The guard that triggered my panic attack earlier today throws me over his shoulder like I weigh nothing at all, but I still wince on impact. I need to get used to people manhandling me again, to them not treating me like I’m human, but instead an object for them to throw around.

I lift my head and meet Ace’s panicked gaze, but it’s not his eyes that have my heart in my throat. It’s the tears falling against his cheeks. I’ve never seen Ace cry. Not when our foster parents would hurt him, or the night he said goodbye like we weren’t sure we would see one another again, or even when I’ve repeatedly tried to leave since he found me.

But the idea of losing me again is too much for him.

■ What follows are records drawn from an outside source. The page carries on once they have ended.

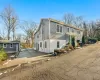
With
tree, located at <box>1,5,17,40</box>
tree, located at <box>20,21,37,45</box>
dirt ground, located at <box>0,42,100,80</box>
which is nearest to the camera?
dirt ground, located at <box>0,42,100,80</box>

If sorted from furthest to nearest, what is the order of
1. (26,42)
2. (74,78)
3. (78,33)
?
(26,42) → (78,33) → (74,78)

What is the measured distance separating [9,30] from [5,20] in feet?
11.5

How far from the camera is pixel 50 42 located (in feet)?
63.7

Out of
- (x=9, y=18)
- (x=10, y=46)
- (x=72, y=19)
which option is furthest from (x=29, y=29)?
(x=10, y=46)

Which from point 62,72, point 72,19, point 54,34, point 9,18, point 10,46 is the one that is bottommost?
point 62,72

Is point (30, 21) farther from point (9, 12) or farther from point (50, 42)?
point (50, 42)

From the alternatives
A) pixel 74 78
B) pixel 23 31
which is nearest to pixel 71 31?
pixel 74 78

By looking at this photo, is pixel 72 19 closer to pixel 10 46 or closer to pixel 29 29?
pixel 29 29

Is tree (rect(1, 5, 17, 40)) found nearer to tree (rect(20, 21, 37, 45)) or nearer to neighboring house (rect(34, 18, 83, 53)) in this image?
tree (rect(20, 21, 37, 45))

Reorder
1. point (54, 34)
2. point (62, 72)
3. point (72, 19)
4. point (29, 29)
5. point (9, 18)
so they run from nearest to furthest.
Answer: point (62, 72) < point (54, 34) < point (9, 18) < point (29, 29) < point (72, 19)

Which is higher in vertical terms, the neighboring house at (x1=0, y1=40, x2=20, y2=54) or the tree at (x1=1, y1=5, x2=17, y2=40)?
the tree at (x1=1, y1=5, x2=17, y2=40)

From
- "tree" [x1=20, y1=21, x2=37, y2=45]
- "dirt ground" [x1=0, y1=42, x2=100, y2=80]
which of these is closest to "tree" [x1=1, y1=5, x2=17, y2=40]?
"tree" [x1=20, y1=21, x2=37, y2=45]

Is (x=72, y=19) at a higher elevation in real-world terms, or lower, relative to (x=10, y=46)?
higher

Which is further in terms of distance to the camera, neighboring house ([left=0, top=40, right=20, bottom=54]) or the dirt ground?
neighboring house ([left=0, top=40, right=20, bottom=54])
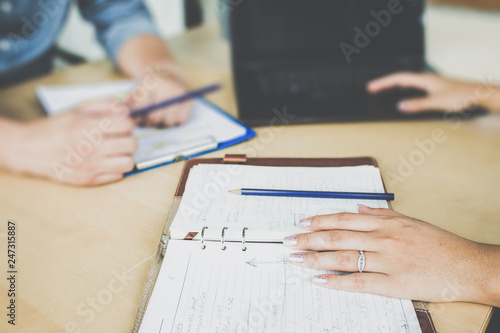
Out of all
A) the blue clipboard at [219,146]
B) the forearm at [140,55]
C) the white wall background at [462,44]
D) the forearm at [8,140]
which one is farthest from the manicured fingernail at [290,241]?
the white wall background at [462,44]

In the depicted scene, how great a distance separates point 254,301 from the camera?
0.42 m

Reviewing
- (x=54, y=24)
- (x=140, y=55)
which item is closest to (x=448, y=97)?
(x=140, y=55)

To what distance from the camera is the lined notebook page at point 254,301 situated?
0.40m

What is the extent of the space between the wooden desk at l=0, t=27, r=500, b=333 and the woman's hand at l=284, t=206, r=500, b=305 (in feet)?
0.08

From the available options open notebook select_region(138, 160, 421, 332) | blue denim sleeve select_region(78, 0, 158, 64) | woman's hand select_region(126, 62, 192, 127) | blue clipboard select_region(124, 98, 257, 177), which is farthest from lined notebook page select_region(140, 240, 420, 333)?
blue denim sleeve select_region(78, 0, 158, 64)

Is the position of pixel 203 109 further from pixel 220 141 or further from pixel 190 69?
pixel 190 69

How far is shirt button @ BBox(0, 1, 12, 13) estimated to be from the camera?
1.02m

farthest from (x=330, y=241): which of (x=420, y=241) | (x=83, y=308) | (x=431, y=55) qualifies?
(x=431, y=55)

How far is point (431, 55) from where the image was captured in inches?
45.0

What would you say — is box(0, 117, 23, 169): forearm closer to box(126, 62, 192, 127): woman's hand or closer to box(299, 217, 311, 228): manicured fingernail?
box(126, 62, 192, 127): woman's hand

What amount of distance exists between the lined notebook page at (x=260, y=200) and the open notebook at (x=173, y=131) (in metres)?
0.08

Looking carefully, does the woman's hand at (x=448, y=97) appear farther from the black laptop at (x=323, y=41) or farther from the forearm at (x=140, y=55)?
the forearm at (x=140, y=55)

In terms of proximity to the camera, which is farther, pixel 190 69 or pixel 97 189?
pixel 190 69

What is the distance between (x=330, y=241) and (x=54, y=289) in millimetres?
349
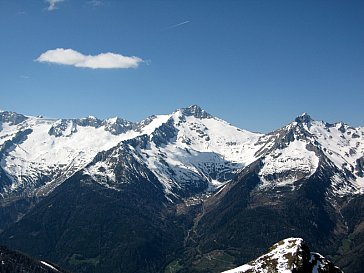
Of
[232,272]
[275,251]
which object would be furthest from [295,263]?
[232,272]

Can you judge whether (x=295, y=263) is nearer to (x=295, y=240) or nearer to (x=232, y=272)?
(x=295, y=240)

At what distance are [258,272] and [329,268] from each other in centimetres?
2485

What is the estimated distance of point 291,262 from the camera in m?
183

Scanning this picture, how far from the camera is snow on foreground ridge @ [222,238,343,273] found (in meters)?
182

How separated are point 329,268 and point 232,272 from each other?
34.8 meters

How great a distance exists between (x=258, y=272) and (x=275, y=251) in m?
11.6

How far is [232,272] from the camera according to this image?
19550 cm

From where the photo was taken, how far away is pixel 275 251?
192500mm

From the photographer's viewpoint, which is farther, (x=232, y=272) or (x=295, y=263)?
(x=232, y=272)

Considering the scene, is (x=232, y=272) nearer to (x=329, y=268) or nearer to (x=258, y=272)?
(x=258, y=272)

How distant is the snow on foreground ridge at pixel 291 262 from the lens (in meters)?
182

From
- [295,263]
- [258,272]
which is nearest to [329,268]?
[295,263]

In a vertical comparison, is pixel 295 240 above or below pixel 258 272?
above

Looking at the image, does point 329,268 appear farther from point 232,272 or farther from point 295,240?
point 232,272
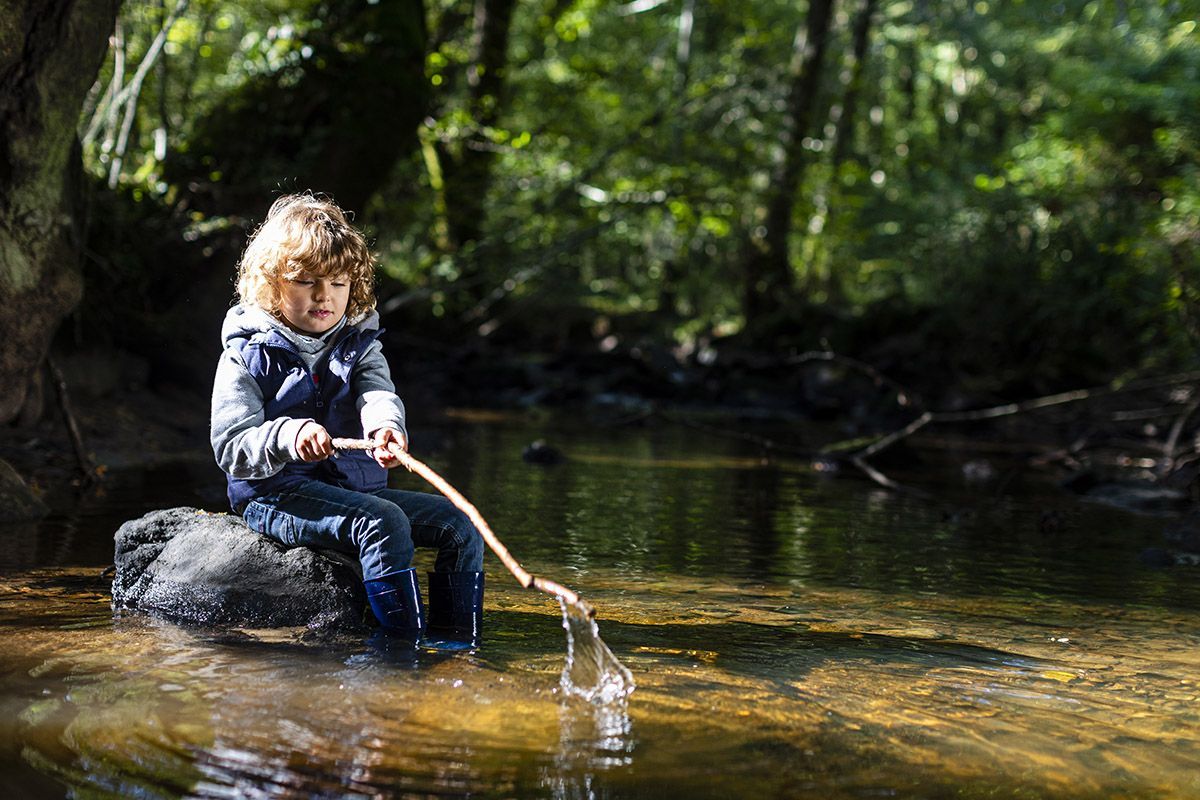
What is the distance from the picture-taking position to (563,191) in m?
13.6

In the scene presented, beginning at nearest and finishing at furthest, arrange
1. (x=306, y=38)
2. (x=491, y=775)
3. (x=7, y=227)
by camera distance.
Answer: (x=491, y=775) → (x=7, y=227) → (x=306, y=38)

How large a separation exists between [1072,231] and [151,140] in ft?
44.6

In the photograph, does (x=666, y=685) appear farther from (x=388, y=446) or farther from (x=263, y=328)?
(x=263, y=328)

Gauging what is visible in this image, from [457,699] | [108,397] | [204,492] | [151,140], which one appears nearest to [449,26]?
[151,140]

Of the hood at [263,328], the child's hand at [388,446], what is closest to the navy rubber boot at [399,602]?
the child's hand at [388,446]

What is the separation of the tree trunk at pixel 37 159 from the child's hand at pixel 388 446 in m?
3.47

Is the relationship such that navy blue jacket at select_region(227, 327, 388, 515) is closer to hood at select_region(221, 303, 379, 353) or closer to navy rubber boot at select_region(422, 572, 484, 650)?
hood at select_region(221, 303, 379, 353)

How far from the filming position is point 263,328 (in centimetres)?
427

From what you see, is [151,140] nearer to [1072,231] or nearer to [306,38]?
[306,38]

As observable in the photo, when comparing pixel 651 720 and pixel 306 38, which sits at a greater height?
pixel 306 38

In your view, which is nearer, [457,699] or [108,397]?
[457,699]

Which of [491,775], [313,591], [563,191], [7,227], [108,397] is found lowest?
[491,775]

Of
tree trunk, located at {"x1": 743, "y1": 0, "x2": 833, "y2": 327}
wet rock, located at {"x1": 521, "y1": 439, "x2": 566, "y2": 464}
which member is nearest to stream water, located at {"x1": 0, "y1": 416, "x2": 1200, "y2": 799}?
wet rock, located at {"x1": 521, "y1": 439, "x2": 566, "y2": 464}

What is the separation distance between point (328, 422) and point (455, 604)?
81cm
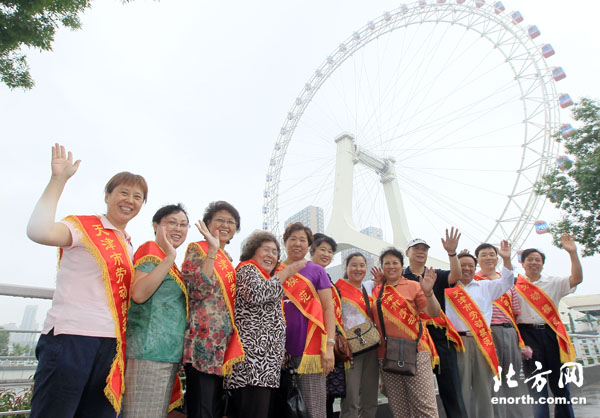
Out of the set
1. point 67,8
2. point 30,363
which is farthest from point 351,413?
point 67,8

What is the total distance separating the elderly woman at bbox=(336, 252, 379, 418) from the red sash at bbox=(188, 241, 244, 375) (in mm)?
1104

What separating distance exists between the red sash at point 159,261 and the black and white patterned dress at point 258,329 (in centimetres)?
27

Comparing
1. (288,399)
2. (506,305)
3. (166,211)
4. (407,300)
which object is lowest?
(288,399)

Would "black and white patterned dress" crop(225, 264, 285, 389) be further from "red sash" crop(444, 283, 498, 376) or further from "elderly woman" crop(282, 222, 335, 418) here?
"red sash" crop(444, 283, 498, 376)

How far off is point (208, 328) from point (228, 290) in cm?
23

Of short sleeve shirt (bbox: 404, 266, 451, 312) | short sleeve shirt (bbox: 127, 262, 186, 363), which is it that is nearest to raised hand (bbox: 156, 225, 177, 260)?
short sleeve shirt (bbox: 127, 262, 186, 363)

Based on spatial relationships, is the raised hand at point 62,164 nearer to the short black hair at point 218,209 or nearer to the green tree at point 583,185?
the short black hair at point 218,209

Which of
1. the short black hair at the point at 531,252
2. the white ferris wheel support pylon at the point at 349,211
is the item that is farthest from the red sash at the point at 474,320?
the white ferris wheel support pylon at the point at 349,211

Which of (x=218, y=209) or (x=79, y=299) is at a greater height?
(x=218, y=209)

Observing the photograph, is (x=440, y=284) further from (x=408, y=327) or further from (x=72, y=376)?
(x=72, y=376)

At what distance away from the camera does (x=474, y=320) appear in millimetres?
3006

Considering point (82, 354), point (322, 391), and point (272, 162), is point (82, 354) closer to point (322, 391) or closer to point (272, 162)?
point (322, 391)

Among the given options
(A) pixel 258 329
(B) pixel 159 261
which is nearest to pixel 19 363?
(B) pixel 159 261

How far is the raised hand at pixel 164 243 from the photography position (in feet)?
5.87
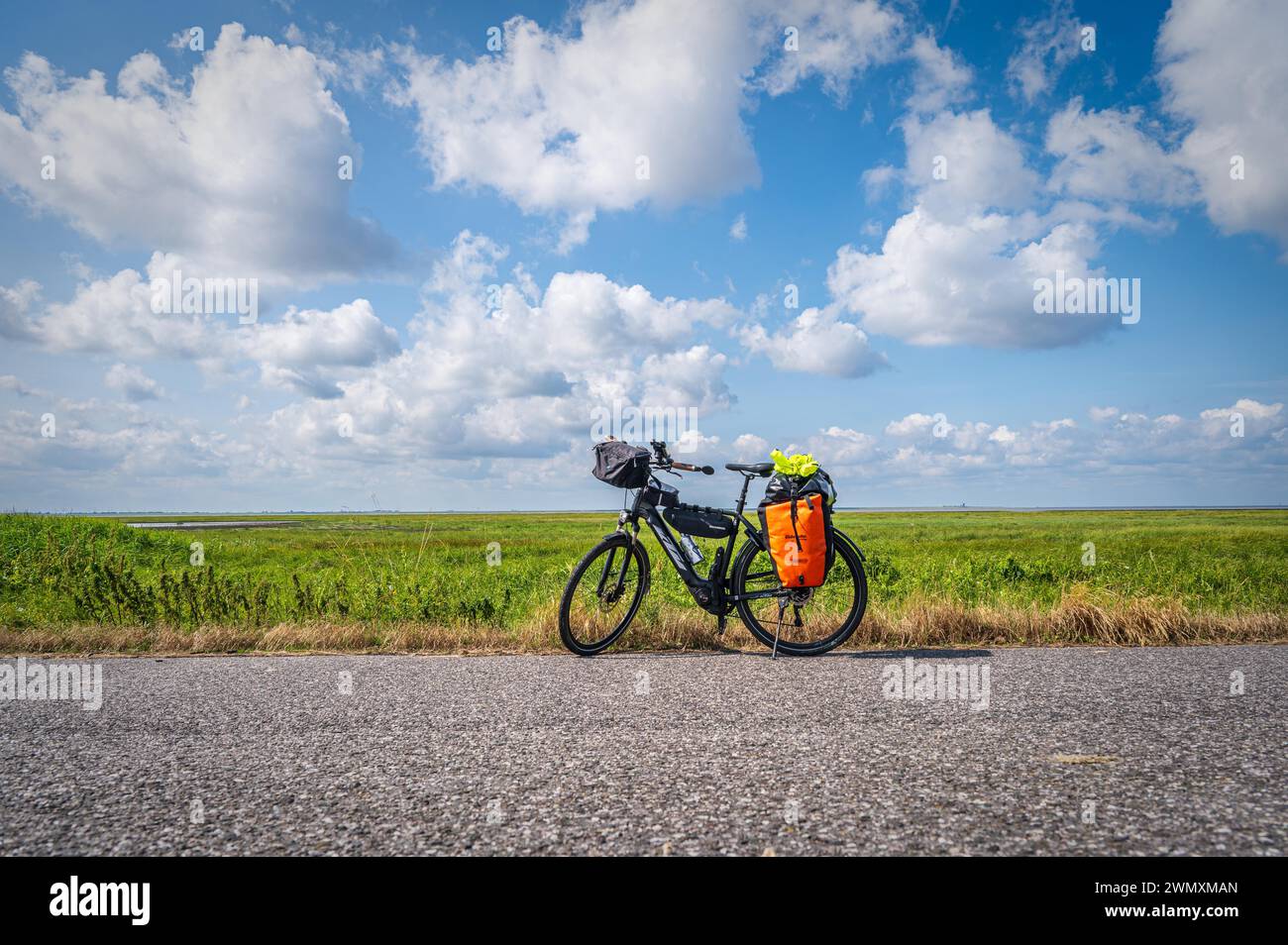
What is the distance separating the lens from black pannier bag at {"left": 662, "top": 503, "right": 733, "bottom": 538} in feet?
22.6

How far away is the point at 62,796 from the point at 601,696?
2.82 metres

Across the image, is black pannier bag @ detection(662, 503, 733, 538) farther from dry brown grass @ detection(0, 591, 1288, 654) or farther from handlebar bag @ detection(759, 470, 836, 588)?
dry brown grass @ detection(0, 591, 1288, 654)

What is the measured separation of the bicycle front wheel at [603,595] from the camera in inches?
255

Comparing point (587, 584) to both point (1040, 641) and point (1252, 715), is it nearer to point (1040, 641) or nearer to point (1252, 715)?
point (1040, 641)

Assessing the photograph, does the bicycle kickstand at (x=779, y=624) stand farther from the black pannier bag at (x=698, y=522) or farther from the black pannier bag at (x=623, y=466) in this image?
the black pannier bag at (x=623, y=466)

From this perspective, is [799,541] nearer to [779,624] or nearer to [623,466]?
[779,624]

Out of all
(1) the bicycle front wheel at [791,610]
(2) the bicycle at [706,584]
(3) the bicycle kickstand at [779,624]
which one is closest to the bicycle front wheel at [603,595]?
(2) the bicycle at [706,584]

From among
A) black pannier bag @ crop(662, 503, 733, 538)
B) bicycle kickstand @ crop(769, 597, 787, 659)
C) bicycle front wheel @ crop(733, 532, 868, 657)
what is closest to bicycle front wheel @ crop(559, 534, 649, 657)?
black pannier bag @ crop(662, 503, 733, 538)

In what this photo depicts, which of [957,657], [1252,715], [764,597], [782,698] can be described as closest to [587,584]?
[764,597]

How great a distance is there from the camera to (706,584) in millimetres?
6688

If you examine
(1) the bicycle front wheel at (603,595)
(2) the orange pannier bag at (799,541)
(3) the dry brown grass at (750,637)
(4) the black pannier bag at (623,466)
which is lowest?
(3) the dry brown grass at (750,637)

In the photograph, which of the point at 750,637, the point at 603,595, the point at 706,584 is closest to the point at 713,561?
the point at 706,584

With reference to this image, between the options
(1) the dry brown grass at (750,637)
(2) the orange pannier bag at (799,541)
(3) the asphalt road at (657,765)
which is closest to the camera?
(3) the asphalt road at (657,765)

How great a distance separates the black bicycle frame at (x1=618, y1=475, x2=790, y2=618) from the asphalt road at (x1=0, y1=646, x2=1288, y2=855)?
3.85ft
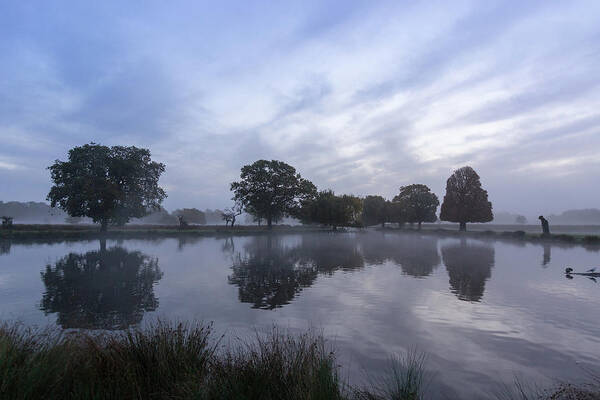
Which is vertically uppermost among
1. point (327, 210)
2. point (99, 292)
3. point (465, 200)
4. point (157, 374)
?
point (465, 200)

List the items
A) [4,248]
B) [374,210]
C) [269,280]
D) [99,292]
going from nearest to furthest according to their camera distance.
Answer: [99,292] → [269,280] → [4,248] → [374,210]

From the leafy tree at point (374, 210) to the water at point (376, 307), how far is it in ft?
315

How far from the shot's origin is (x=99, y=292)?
1680 centimetres

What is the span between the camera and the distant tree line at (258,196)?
193 ft

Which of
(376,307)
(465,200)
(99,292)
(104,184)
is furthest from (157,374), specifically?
(465,200)

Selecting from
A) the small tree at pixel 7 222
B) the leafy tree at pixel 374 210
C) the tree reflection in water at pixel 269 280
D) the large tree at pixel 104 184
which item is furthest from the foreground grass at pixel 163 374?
→ the leafy tree at pixel 374 210

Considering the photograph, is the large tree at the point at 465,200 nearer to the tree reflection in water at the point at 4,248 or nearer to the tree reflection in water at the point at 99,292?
the tree reflection in water at the point at 99,292

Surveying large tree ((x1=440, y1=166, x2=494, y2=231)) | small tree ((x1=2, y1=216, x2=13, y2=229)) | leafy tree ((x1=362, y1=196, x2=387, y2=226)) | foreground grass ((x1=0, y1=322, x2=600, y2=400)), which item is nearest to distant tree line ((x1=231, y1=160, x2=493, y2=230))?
large tree ((x1=440, y1=166, x2=494, y2=231))

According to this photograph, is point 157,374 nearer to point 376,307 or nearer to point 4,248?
point 376,307

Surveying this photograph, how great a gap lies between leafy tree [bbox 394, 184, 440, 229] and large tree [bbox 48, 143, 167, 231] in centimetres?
7724

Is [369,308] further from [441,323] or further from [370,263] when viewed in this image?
[370,263]

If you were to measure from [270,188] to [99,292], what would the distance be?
71.4 m

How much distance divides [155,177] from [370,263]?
177 ft

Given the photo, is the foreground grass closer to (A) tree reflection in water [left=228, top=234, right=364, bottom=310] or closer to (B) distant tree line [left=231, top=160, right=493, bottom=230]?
(A) tree reflection in water [left=228, top=234, right=364, bottom=310]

I squeeze my eyes shut to warn off my own tears before meeting his gaze once more. There are a million things I want to say, but none of it feels like enough, not when he’s done everything for me. Not when he saved me in more ways than one. Not when I know losing me is going to kill him. But I force out the only words that feel right, and the ones I wish I’d said more in our time together. “I love you.” They come out on a choked whisper, but I don’t care if Kyle and his goon hear it. It would do him some good to know I’ll never feel this way about him, no matter what he does to me in the time between now and when he ultimately kills me. “Don’t look for me, Ace. Live. I want you to live. For me.”

Each step we take away from him is another crack to my already shattered heart. It’s like I’m being torn apart from the outside in, and the tears I tried so hard to hold back fall.

Ace struggles against the chair so hard the legs slam against the hardwood floors over and over again, but there’s no point. It’s too late. “Mia,” he calls out, but we’re almost at the elevator, which means our time is up.

“I mean it, Ace. Don’t come for me. I need one of us to live. To really live. Please.” I’m begging now, pleading with him for one of us to have the life we dreamed of when we were kids. But it won’t be me. It was never destined to be me.

“I can’t,” he chokes. “Not without you.”

I hear the moment doors slide open and my heart lodges itself in my throat as I look Ace over one last time. One final look to last me the rest of my life.

We step into the elevator but I hold Ace’s gaze until the final second as the doors slide shut.

And then he’s gone. Just a memory for me to hold on to until my dying breath.

CHAPTER FIFTY-FIVE

ACE

Watching the elevator doors close and Mia fade from view is more painful than anything I’ve ever felt in my life. I thought it hurt the first time she slipped through my fingers, but I was wrong.

Nothing could ever hurt as much as failing her for a second time.

I tip my weight, desperate to chase them, to follow close behind and make sure they don’t disappear into the night, but first I have to get the fuck out of these binds.

The chair clatters to the hard floors and my shoulder aches from the contact, but I don’t care. I don’t give a fuck about anything but making sure Mia doesn’t have to live a life of misery.

I tug at the ropes, hoping the wood at my back would have given way between the ground and my heavy weight, but I should be so lucky.

Fucking Saint James family having good quality shit. Almost any other chair would have broken, but of course not this one.

And where the hell are those assholes? Surely, they should be here by now.

I try to shuffle toward my desk. Maybe if I can just get to my computer, I can track them. It won’t be easy without the use of my hands, but I’ve worked with less.

By the time I get to the desk, I’m out of breath and sweat drips down my bare chest. Why does this chair have to be so fucking heavy?

But I’m running out of time. They have too much of a head start, and it’s making the panic in my veins that much more prominent.